This repository documents my work and key learnings from the NVIDIA Deep Learning Institute's "Fundamentals of Deep Learning" course. The main project involved building, training, and fine-tuning a Convolutional Neural Network (CNN) to classify images of fruit as either fresh or rotten.
The model was successfully trained to identify 6 distinct categories (e.g., fresh apple, rotten apple, fresh banana, etc.) using a dataset from Kaggle.
This project provided hands-on experience with several core deep learning concepts:
-
Transfer Learning: I used a pre-trained model and initially froze its base layers. This technique leverages powerful, generalized features (like edges, shapes, and colors) learned from the massive ImageNet dataset. By training only the final classification layer (the "head"), we can achieve high accuracy with less data and computational cost.
-
Data Augmentation: To prevent overfitting and create a more robust model, the training data was augmented with random transformations. This process artificially expands the dataset by creating modified versions of the images, teaching the model to generalize better.
-
Model Fine-Tuning: After the initial training, the entire model was "unfrozen," and training continued with a lower learning rate. This step fine-tunes the pre-trained layers, allowing them to adapt more specifically to the features of our fruit dataset, which ultimately boosted the model's accuracy.

QUESTIONS
[1] How many categories was the fruit classification model trained to identify?
[2] According to the fruit classification project, why was the training data augmented with random transformations?

SUPPLIED INFORMATION
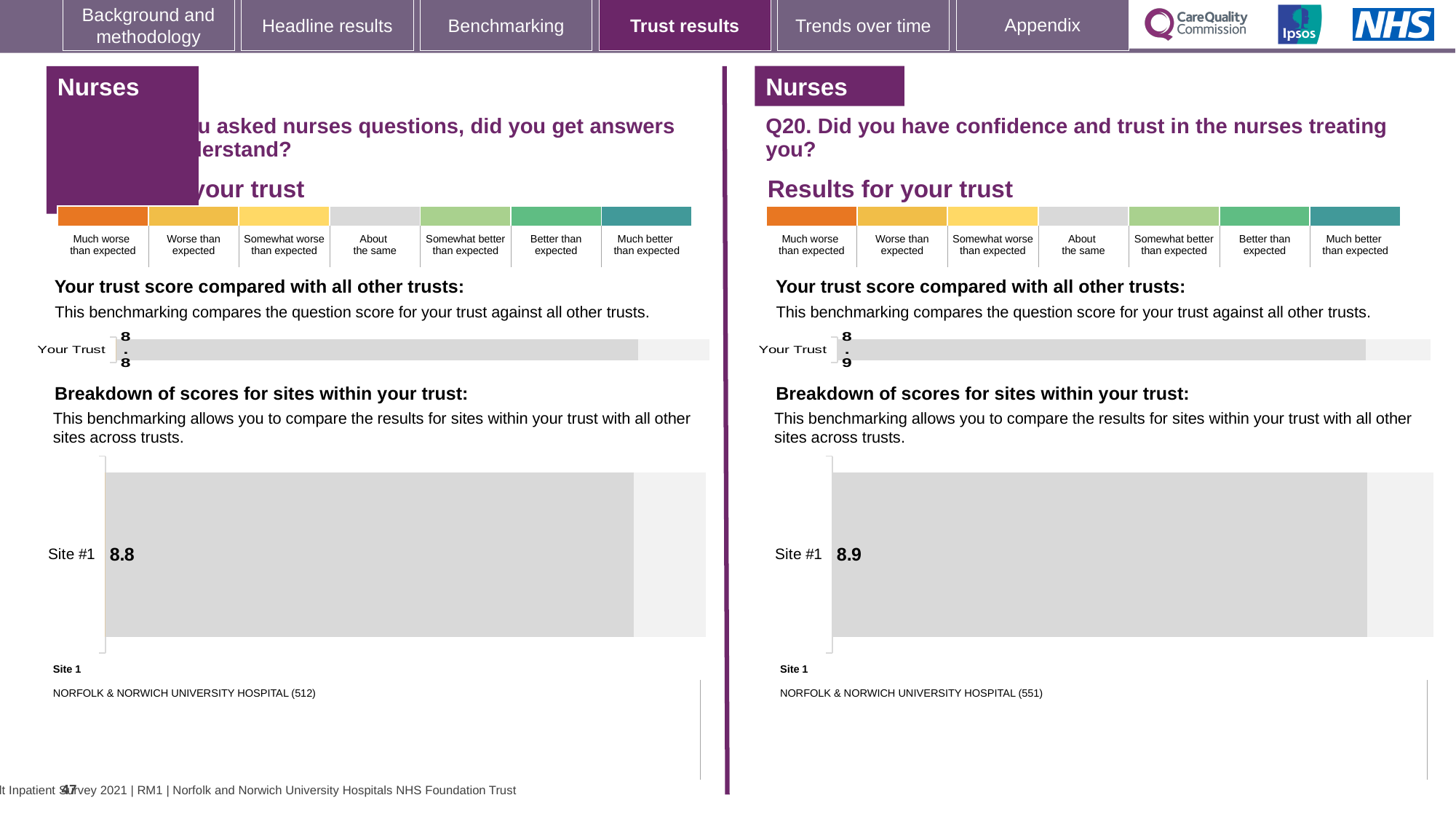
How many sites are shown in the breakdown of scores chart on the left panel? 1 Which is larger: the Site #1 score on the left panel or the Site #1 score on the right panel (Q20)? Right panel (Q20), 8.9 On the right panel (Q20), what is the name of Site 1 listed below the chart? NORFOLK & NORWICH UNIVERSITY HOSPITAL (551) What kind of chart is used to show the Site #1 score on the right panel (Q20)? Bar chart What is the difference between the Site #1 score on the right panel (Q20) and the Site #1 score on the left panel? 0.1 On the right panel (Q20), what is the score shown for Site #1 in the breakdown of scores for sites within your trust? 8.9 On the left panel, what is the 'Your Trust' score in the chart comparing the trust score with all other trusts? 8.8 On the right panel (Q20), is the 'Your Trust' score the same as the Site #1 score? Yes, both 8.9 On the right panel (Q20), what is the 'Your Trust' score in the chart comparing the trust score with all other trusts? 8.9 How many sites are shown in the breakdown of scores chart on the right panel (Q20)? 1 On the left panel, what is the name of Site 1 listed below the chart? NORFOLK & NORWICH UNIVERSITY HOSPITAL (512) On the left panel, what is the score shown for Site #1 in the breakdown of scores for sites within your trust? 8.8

RESULTS FOR EACH TASK
[1] Six categories.

[2] The augmentation was meant to prevent overfitting and make the model more robust. It artificially expands the dataset by creating modified versions of the images, which teaches the model to generalize better.